ここで言うBGPルートをきちんとアドバタイズできない状態とは、
コマンド : show bgp ipv4 unicast を使用した所、
アドバタイズして欲しいネットワーク(BGPルート)が記載されていない(以下の1, 3, 5)状態。
もしくはBGPルートには記載があるが、ルーティングテーブルにBGPルートが記載されていない状態(以下の4)
またBGPルートにもルーティングテーブルにも記載はあるが、ネクストホップの関連できちんとアドバタイズできない状態(以下の2)。
以上の3点を指しています。
その場合、考えられる理由としては5つあります。
【BGPルートがきちんとアドバタイズできない理由】
1. アドバタイズしたいルートがルーティングテーブルにあるか。
※もしルートがあれば、network maskコマンドなどでアドバタイズしたいルートの設定に間違ってないか (例えば、サブネットがあってるか)

• **資料抜粋**
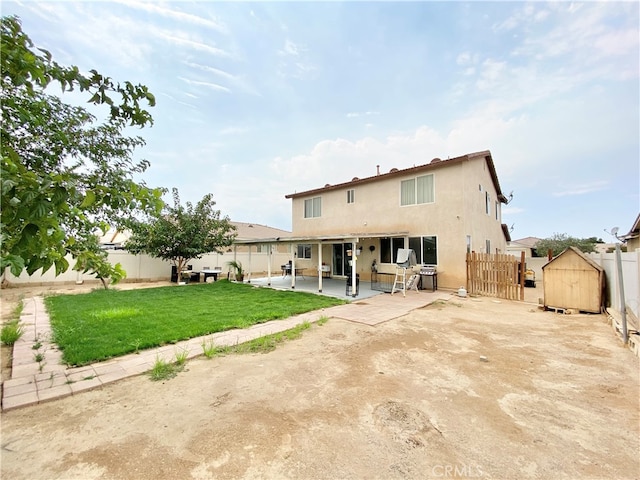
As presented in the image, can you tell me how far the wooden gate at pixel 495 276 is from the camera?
10.5 m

• **課題一覧**
**a)** BGPルートのアドバタイズに関する原文で、アドバタイズしたいネットワークが記載されているかを確認するのに使うコマンドは何ですか。
**b)** BGPルートのアドバタイズ障害に関する原文を、最後の文の後から書き継いでください。

• **各課題の解答**
**a)** show bgp ipv4 unicast です。

**b)**
間違っていると、BGPピアにBGPルートがアドバタイズされません
2. next-hopへのIP到達性はあるか
BGPルートとしては有効でも、next-hopに到達できなければ、ルーティングテーブルにそのBGPルートは記載されません。
※この場合、コマンド : show bgp ipv4 unicast で確認すると、
BGPルート自体の記載があります
よくある例として、あるiBGPから別のAS(e-bgp)へ通信した時、next-hopがその別のASになっていることがあります。その際、同ASのe-bgpとの境界点で、next-hop-selfを設定する必要があります。
以下も参考にしてみてください。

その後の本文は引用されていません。